**Requirement**.
Copy every record verbatim. Leave the pictures out.

╭─ Data supplied

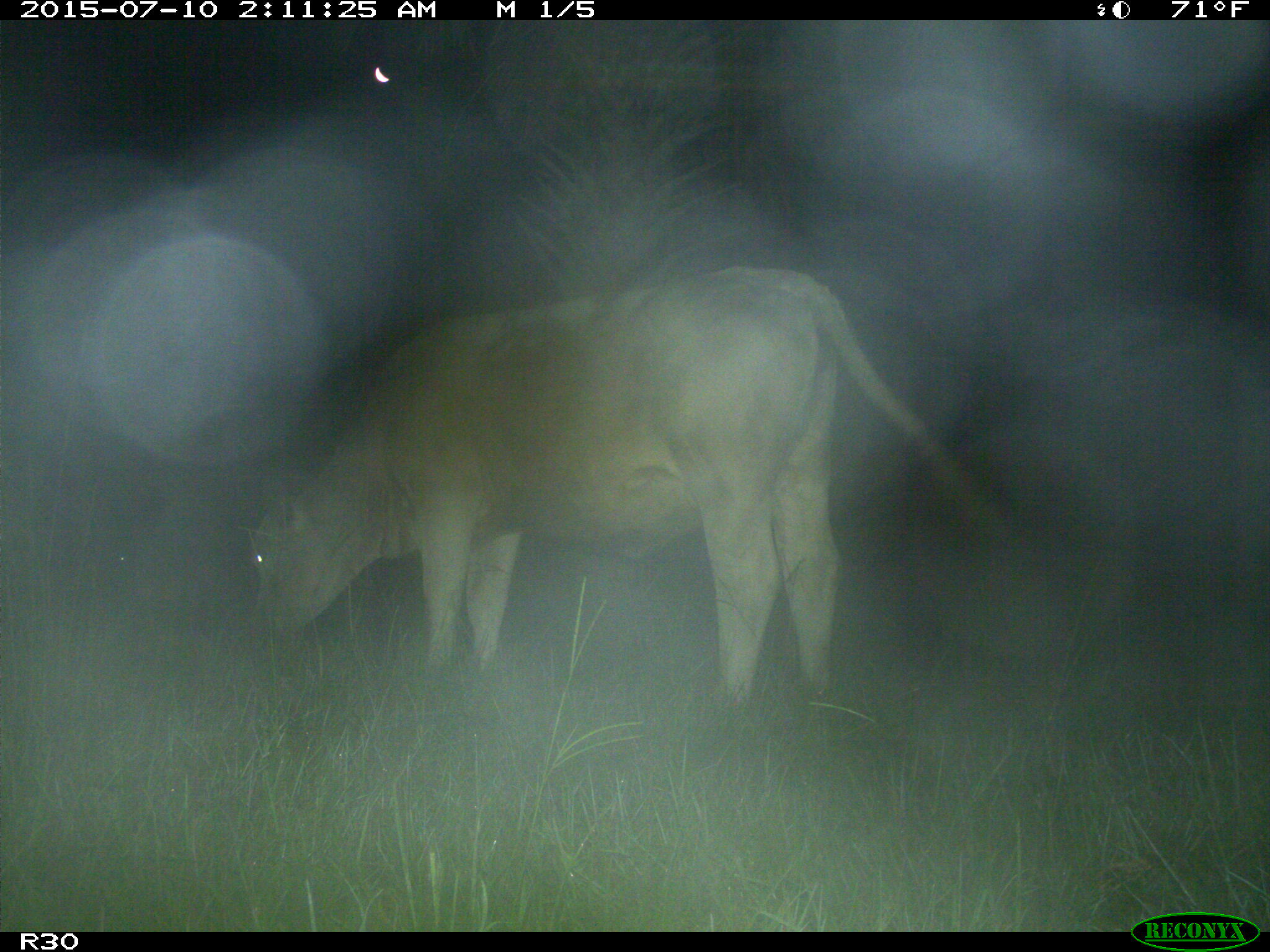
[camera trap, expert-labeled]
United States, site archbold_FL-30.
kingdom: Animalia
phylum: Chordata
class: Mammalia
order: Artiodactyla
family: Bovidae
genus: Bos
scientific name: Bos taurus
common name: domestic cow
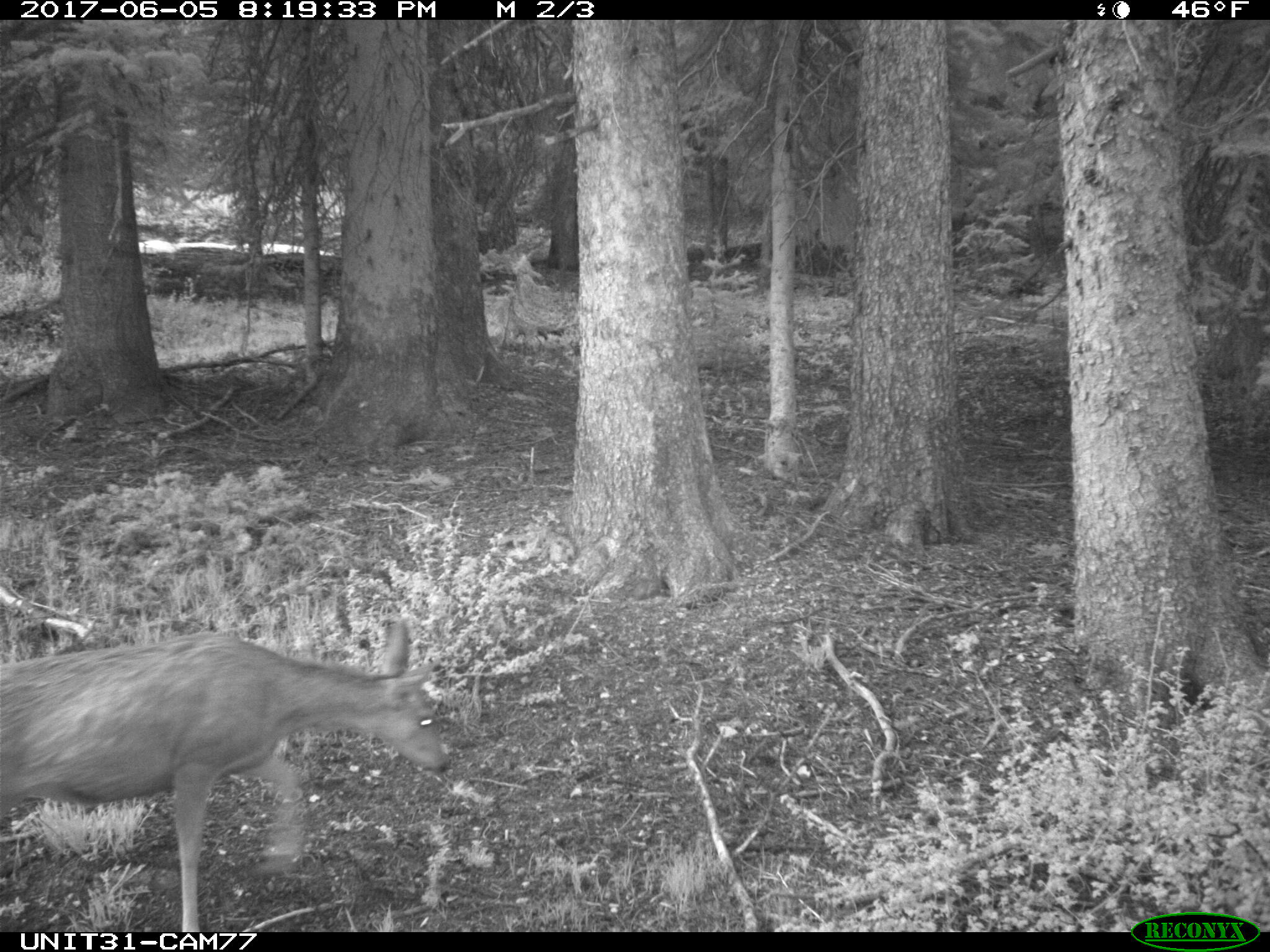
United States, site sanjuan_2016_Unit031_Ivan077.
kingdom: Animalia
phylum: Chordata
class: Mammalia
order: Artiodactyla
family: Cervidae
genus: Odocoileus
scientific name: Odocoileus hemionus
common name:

╰─

**Solution**.
[camera trap, expert-labeled]
United States, site archbold_FL-30.
kingdom: Animalia
phylum: Chordata
class: Mammalia
order: Artiodactyla
family: Bovidae
genus: Bos
scientific name: Bos taurus
common name: domestic cow
United States, site sanjuan_2016_Unit031_Ivan077.
kingdom: Animalia
phylum: Chordata
class: Mammalia
order: Artiodactyla
family: Cervidae
genus: Odocoileus
scientific name: Odocoileus hemionus
common name:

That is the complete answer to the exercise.